### [SOURCE TEXT]
━━━━━━
Your subconscious doesn’t like being out of it’s comfort zone and will soon change your vibrational frequency back to the normal rate. It will only allow you to live your life according to the inbuilt program.

So, reset your program!

You see it doesn’t need to remain that way for you. You can teach yourself to reprogram your subconscious mind, to reprogram the way your subconscious resonates, and I’m going to help you to start doing that right now.

I know you’ve probably heard it so often in the past, and I’m sorry but I’m going to repeat it….

Meditation

I know, I know, you’ve tried it and it doesn’t work for you. You just can’t do it, right? It’s boring. You’re too busy. You can’t relax. This is all part of your programming!

But, to help you, the thing that most people haven’t mentioned before is that we all have our unique way of meditating.

Meditating is basically just a way of quietening the mind. Of shutting out the multitude of thoughts that run through your head, just for a few minutes.

You could try it by sitting on the floor crossed legged saying OOMMMM over and over.

Or it could be you lying on your bed, staring at the ceiling and focusing your mind on an image of yourself as you lie on an airbed, floating in an aqua blue pool, with the sun beating down on you, and the sound of children giggling with laughter as they play in the sun in the background.

I like this image.

It could even be you staring at a rose in a vase on your table, and focusing on each petal in turn, each thorn and leaf, and taking note of each different colour or hue on each of the petals.

It doesn’t matter. Medidating is focusing your mind on one particular thought only, so make it one that you enjoy.

It’s all about what works for you. It’s about shutting off the multitude of thoughts that run through our mind every minute of every day.

It’s about finding one thing to focus on that will allow those thoughts to be silenced for a minute, or two minutes or even 30 minutes. As you practice it more, your ability to do it will strengthen.

When you close off the noise in your head, you’re meditating.

The reason meditation is important is because it trains us to take back control of our thoughts. To take back control of our mind! It teaches us to focus only on what is in front of us. Right here, right now. In this one moment, because really, this one moment is all that exists. The past has gone and the future doesn’t exist yet. There is only right here, right now.

Our subconscious mind runs wild. Throughout the day our thoughts are scattered and random. Really, we should be exhausted with the amount of thinking our minds do every hour of every day. Is it any wonder we get nowhere?

As an example, try to be aware of the short time you can stay focused on any one thing throughout your day without your mind wandering. During a conversation with a loved one or work colleague, how many times have you lost track of the conversation and not wanted to admit it? You’ve just nodded or shook your head at what you hoped was the right moment and then felt a bit guilty. Not knowing why your mind wandered off.

Even while reading this your mind will probably wander at some point, and you’ll find that you’ll need to re read a sentence over again.

How about driving in your car! You would think you should be really focused, right? But haven’t you suddenly come back to reality, realising that your mind had wandered and you were driving on autopilot? You went through all the motions of steering, changing gear, even turning corners or changing lanes and you weren’t even present!

This is the power of the subconscious mind. It kept us from danger and took us through the motions, but we weren’t present.

How much of our lives are we missing? How many opportunities are going un-noticed every day because our subconscious mind is in the driver’s seat! Making decisions for us based on these non self serving beliefs?

There are honestly countless possibilities that enable us to improve our situation, but we don’t even see them because it isn’t in our subconscious program to change things.
━━━━━━
### [RECORDS PROVIDED]
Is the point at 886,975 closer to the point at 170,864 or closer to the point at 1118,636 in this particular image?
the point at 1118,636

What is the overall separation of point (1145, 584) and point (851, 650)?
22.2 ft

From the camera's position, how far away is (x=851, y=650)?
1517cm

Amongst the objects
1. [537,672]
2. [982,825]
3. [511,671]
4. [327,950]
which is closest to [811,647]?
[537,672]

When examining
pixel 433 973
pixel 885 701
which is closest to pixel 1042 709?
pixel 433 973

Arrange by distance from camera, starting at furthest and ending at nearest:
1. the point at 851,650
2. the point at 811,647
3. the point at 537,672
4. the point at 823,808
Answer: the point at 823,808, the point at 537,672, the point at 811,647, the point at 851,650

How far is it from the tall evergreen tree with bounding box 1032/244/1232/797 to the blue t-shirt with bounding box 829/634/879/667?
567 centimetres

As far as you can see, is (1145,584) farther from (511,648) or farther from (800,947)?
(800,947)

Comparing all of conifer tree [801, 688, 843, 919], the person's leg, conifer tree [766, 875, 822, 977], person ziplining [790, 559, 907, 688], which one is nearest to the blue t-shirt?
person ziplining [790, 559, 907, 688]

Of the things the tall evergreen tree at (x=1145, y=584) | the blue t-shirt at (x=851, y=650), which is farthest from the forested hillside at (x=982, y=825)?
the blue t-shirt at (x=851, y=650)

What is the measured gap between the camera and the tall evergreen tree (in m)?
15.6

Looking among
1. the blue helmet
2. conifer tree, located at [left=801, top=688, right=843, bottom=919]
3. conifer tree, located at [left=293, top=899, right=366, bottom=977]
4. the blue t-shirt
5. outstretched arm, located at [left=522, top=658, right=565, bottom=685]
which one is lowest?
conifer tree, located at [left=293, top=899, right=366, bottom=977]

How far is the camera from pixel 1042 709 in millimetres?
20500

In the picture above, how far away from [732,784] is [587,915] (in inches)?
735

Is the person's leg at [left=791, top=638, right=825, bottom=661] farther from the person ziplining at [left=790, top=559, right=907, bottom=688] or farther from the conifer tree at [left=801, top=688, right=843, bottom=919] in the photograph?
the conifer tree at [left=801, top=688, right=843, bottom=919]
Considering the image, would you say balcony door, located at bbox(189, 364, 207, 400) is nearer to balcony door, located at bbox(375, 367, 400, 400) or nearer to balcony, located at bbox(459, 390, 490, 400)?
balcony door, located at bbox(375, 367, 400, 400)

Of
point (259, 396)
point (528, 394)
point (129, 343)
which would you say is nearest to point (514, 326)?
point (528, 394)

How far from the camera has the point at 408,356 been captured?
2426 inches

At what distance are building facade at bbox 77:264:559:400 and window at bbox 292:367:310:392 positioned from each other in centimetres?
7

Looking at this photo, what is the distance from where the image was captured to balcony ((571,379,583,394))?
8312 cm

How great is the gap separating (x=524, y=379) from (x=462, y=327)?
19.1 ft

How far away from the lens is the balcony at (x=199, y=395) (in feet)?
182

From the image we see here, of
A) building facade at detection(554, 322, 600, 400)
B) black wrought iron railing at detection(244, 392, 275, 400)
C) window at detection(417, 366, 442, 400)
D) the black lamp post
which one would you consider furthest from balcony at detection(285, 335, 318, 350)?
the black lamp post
━━━━━━
### [THE TASK]
Carry on the passage about reprogramming the subconscious mind through meditation, starting after its final sentence. This data was taken from a separate source.

### [EXERCISE OUTPUT]
I tell you, the subconscious is more powerful than we’ve ever given it credit for.

This is exactly what we need to take more control over. We need to ensure that our conscious mind isn’t in control of our thoughts. To focus our thoughts on what we’re doing in this present moment, and to pay more attention to what is actually in front of us.

Meditation helps us to do this. To be more present, to be self aware and to live in the moment, which is where we should be at all times! When we focus all of our attention on this moment, we’re not worrying, or planning, or going over an earlier conversation, thinking about the shopping list, what to cook for dinner, what to watch on TV, or over analysing a situation.

We are here, in the now.

Life slows down and we can appreciate, focus and enjoy the task at hand. We feel more at ease, more able to complete tasks to a higher ability, and stress levels are reduced.

Meditation will help you succeed in this. It will strengthen your consciousness and keep you aware.

What is the point of all that worrying anyway? What will be will be. We all know that! No amount of worrying will change the outcome of anything. Live in this moment right now, and let tomorrow take care of itself, tomorrow.

Okay, I’m sure you get the point, and I hope you manage to find a way to practice this. Even if it’s only for 5 minutes a day. You can slowly extend your meditation time as it becomes easier for you.

The best time to meditate is early in the morning when it’s most peaceful and your mind is still in a more restful state.

As meditation becomes a part of your routine. You’ll begin to notice how much more productive you’ve become throughout the day. People in your life will notice the changes in you and will gravitate more towards you as your frequency rises.

When you feel the benefits and can see the results. Meditation will become a valuable part of your new daily lifestyle.

So, enough about meditation. Let’s move on.

Affirmations

The next very important thing you could do if you want to reprogram your subconscious into living the life that you deserve, is to find a mantra, or affirmation.

This should be played in the background as often throughout the day as you can manage while concentrating on your daily tasks. The affirmation shouldn’t be something that you’re aware of during the day. It will be picked up by your subconscious. More importantly, play this at night through headphones when falling asleep.

Positive affirmations will change the belief system of your subconscious mind by completely changing your program.

Good mantras I think are I AM affirmations. I am worthy, I am abundant, I am a loving, caring person. I am the perfect partner for my perfect partner. I am amazing. I am a magnet for money etc.

You can completely change your program. Instead of your subconscious working with it’s limitations, and believing that there will always be only a certain amount of money you can earn, only a certain amount of warmth, love and caring you can receive. From believing that you aren’t worthy, that you aren’t enough. Basically the belief set that you can’t have all the things other people are enjoying. You can now create a new program with unlimited abundance.

These positive affirmations go straight to the subconscious and begin to reset the program.

Play them as often as is possible while focusing on other things throughout the day, but more importantly, play them as you fall asleep at night. This is the best time, because as you fall asleep your brain goes into theta state.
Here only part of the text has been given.